───── Input material

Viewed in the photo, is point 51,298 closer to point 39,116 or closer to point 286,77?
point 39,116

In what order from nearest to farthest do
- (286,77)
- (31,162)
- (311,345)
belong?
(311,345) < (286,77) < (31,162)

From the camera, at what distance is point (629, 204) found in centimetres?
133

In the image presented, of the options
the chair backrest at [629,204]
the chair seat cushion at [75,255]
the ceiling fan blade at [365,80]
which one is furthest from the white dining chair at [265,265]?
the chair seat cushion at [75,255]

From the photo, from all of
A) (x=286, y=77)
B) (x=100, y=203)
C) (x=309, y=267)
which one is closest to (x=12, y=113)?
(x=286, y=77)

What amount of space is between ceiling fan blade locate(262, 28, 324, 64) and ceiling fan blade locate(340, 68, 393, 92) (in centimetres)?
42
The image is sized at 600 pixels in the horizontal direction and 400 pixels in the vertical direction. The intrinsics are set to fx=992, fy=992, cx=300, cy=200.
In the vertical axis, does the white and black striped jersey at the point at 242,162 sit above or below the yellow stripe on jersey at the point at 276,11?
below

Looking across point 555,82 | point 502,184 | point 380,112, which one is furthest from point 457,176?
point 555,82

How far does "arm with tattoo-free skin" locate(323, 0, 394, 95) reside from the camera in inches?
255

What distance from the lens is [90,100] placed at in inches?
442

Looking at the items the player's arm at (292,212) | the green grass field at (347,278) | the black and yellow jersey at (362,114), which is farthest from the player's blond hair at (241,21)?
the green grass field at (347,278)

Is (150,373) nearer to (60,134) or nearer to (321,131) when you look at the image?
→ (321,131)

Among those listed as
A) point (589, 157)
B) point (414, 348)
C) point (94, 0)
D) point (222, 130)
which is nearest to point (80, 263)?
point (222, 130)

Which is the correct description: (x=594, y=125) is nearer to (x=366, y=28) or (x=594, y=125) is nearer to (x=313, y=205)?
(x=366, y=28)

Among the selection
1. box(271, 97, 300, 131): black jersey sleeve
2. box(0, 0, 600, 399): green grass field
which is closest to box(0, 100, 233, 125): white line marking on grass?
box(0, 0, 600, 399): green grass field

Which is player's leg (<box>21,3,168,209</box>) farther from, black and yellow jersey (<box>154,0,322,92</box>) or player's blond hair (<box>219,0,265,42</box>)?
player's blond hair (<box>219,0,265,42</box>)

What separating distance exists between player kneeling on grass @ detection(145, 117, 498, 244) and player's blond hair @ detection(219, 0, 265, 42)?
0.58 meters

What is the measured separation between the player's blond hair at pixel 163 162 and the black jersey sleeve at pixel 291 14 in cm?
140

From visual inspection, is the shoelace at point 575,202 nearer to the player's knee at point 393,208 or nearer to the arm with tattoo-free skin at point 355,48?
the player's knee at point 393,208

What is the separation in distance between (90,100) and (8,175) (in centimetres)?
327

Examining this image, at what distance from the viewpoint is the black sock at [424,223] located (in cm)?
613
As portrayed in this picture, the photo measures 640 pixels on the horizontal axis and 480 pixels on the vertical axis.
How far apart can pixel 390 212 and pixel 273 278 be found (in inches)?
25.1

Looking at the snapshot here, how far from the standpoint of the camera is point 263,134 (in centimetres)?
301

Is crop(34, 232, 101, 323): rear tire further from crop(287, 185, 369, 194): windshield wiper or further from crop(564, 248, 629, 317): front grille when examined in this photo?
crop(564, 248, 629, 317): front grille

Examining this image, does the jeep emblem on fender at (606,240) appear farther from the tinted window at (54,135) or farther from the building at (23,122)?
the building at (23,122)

──────────

What needs duplicating is the run of lines from the one containing "As portrayed in" through the last line of the entries above, exact and complete.

As portrayed in this picture, the photo measures 640 pixels on the horizontal axis and 480 pixels on the vertical axis.
How far apart can pixel 390 212 and pixel 273 278 be found (in inches)?
25.1

Looking at the snapshot here, how far from the standpoint of the camera is point 263,134 (in centimetres)?
301

Is crop(34, 232, 101, 323): rear tire further from crop(287, 185, 369, 194): windshield wiper or further from crop(564, 248, 629, 317): front grille when examined in this photo?
crop(564, 248, 629, 317): front grille

Examining this image, does the jeep emblem on fender at (606,240) appear farther from the tinted window at (54,135) or farther from the building at (23,122)?
the building at (23,122)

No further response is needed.